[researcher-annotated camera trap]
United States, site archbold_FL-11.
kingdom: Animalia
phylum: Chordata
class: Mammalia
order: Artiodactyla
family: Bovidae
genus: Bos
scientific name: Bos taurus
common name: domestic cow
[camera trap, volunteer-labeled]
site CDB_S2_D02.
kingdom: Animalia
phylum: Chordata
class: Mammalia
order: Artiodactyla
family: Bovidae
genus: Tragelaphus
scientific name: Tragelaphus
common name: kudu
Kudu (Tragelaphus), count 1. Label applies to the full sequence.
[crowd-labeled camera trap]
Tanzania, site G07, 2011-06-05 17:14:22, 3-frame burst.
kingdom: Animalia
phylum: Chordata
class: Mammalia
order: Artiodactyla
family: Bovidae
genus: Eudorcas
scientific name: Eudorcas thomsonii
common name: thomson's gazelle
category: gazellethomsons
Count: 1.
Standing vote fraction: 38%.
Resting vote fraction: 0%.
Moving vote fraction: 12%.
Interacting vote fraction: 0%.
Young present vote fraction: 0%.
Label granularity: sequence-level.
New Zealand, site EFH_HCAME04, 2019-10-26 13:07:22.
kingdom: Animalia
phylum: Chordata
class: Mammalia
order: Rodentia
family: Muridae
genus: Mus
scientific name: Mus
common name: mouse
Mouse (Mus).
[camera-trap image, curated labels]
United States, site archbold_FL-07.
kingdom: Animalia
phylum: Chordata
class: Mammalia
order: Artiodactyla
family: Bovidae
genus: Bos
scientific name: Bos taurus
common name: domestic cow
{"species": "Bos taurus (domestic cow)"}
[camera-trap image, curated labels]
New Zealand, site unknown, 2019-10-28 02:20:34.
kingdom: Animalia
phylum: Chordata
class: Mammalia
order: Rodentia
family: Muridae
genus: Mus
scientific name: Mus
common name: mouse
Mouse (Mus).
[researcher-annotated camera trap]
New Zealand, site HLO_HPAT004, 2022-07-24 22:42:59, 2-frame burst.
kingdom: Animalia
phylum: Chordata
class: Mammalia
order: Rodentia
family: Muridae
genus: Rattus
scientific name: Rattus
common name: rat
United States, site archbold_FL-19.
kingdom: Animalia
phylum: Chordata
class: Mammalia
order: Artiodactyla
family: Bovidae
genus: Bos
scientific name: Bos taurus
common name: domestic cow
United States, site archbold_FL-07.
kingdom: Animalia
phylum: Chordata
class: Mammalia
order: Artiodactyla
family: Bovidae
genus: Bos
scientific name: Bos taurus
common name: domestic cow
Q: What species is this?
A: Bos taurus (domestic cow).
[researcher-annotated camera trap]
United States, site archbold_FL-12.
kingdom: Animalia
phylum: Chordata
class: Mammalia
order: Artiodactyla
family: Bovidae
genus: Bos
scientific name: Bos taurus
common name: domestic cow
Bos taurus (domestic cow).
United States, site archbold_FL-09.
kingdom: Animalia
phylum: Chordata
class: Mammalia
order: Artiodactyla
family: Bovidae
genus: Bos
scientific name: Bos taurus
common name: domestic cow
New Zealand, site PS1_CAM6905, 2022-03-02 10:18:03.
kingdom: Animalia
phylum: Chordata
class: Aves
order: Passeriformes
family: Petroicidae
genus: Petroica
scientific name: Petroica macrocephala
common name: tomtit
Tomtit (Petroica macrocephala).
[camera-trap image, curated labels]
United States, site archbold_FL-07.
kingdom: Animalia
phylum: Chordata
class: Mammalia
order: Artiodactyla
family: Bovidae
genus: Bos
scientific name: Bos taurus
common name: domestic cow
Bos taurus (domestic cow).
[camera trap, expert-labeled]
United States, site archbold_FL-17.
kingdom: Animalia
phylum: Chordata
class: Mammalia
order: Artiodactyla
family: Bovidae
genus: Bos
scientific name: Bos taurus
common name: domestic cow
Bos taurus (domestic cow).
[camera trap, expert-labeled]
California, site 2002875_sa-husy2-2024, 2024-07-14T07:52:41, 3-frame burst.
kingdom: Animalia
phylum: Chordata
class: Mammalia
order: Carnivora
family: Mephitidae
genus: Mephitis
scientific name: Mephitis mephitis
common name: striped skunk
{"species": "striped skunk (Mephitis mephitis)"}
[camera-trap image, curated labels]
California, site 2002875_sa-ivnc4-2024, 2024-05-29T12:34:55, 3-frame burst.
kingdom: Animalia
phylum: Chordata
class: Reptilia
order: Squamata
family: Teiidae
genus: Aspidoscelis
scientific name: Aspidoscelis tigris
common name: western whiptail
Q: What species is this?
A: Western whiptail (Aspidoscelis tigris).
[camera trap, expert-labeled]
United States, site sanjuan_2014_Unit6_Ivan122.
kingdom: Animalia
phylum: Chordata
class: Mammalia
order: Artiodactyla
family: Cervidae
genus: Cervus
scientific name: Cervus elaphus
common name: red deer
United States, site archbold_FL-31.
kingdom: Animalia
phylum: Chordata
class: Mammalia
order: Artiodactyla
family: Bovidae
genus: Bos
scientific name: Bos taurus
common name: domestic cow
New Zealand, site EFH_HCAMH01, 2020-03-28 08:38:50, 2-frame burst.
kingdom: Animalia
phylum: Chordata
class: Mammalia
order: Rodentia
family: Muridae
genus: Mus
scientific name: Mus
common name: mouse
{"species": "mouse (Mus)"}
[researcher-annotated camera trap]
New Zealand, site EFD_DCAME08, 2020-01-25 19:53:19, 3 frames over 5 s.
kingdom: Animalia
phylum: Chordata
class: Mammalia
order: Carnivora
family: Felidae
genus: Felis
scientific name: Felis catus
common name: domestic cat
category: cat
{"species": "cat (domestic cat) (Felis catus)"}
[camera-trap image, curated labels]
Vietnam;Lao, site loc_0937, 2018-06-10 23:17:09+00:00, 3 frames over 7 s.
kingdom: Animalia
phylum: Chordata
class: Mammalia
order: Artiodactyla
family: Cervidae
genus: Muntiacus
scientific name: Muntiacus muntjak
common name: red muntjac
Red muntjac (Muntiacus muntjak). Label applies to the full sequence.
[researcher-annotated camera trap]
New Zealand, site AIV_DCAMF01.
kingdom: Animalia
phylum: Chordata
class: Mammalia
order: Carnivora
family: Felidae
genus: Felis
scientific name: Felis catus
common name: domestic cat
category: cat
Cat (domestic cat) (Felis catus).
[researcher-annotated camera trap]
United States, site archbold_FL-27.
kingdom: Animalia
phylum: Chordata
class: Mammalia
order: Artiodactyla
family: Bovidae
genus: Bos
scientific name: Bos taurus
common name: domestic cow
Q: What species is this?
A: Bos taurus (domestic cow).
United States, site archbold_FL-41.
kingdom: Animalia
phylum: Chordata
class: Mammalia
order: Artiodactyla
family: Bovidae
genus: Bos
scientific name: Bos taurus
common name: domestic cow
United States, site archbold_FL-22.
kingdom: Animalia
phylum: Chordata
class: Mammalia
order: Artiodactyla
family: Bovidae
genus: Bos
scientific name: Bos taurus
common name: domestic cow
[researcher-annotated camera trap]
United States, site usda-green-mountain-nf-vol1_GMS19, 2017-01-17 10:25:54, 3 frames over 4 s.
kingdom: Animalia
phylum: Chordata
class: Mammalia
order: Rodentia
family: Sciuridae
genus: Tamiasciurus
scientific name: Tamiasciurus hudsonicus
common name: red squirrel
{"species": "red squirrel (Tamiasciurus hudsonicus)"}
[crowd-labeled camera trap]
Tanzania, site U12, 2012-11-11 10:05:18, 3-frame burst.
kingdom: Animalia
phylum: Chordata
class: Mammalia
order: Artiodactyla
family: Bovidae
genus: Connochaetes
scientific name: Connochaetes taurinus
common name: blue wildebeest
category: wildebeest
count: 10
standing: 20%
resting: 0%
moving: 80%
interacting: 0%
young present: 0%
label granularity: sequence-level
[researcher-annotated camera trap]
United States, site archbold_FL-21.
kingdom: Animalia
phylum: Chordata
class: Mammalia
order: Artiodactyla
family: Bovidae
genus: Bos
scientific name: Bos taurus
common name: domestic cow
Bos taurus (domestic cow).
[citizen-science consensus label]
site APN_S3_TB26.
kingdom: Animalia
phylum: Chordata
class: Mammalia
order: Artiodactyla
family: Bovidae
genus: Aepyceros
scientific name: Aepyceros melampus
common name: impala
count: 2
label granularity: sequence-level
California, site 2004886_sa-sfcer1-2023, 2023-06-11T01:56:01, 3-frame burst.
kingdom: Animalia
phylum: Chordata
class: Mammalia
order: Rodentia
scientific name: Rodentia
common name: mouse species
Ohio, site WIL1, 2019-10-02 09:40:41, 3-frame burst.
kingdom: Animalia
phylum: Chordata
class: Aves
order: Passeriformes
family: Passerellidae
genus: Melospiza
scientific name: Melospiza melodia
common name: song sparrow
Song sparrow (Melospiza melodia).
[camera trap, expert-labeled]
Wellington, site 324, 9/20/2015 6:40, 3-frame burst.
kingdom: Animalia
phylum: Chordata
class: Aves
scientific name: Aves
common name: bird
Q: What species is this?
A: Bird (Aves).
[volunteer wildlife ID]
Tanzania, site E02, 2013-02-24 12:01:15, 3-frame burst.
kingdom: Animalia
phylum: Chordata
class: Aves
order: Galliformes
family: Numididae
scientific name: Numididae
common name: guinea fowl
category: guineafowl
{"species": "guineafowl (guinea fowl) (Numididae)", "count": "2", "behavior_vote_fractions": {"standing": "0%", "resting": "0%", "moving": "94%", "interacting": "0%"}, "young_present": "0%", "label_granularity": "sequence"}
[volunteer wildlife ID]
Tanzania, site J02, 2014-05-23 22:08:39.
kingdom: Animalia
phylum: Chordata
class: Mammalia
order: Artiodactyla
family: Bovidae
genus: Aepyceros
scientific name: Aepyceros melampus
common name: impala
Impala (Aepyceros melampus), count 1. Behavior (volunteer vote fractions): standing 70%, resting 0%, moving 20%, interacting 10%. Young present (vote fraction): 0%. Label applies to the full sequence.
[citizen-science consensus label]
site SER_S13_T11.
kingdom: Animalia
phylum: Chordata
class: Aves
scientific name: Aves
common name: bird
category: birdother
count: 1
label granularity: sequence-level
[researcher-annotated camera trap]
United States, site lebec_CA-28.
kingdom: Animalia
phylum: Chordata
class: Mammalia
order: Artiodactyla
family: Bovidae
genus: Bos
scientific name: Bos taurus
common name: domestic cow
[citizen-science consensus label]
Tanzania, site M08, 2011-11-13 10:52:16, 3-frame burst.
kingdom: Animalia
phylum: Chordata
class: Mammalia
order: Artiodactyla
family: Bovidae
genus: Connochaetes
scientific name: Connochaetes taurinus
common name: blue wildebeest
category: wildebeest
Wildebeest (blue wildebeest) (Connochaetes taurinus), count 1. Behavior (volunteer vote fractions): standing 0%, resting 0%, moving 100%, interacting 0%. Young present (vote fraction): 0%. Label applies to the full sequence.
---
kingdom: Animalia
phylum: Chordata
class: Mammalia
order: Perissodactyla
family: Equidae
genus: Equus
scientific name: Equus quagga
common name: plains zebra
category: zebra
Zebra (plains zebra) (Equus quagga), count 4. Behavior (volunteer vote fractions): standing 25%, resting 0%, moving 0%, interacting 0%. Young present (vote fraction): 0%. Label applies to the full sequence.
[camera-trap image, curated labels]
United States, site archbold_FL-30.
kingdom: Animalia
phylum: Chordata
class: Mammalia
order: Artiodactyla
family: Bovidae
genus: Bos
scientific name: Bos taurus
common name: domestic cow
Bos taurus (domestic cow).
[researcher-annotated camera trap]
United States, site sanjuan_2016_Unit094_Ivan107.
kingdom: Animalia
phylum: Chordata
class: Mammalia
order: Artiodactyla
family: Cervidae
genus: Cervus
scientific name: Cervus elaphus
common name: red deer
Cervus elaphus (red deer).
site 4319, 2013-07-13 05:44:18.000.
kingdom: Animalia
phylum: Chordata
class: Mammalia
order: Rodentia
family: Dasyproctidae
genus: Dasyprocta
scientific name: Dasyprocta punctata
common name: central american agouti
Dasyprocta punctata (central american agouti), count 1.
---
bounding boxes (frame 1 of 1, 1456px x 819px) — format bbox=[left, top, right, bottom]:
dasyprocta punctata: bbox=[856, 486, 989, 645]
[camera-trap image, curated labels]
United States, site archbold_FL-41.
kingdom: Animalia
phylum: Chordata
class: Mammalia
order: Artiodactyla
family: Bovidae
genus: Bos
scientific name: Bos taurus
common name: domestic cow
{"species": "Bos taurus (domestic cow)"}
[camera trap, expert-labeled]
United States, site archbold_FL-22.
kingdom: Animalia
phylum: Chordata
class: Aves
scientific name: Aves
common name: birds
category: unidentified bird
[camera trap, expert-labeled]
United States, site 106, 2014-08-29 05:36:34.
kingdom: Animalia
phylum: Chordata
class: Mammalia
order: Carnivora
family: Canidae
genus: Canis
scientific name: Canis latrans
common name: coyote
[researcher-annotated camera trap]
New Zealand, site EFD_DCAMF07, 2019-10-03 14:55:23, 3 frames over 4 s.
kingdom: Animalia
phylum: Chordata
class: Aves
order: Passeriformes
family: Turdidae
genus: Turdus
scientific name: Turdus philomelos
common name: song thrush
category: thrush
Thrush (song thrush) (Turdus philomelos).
+---+
Exercise instructions:
Write out exactly the lines between the start of the entries and the line containing "genus: Tragelaphus", including that line and the first one.

Exercise solution:
[researcher-annotated camera trap]
United States, site archbold_FL-11.
kingdom: Animalia
phylum: Chordata
class: Mammalia
order: Artiodactyla
family: Bovidae
genus: Bos
scientific name: Bos taurus
common name: domestic cow
[camera trap, volunteer-labeled]
site CDB_S2_D02.
kingdom: Animalia
phylum: Chordata
class: Mammalia
order: Artiodactyla
family: Bovidae
genus: Tragelaphus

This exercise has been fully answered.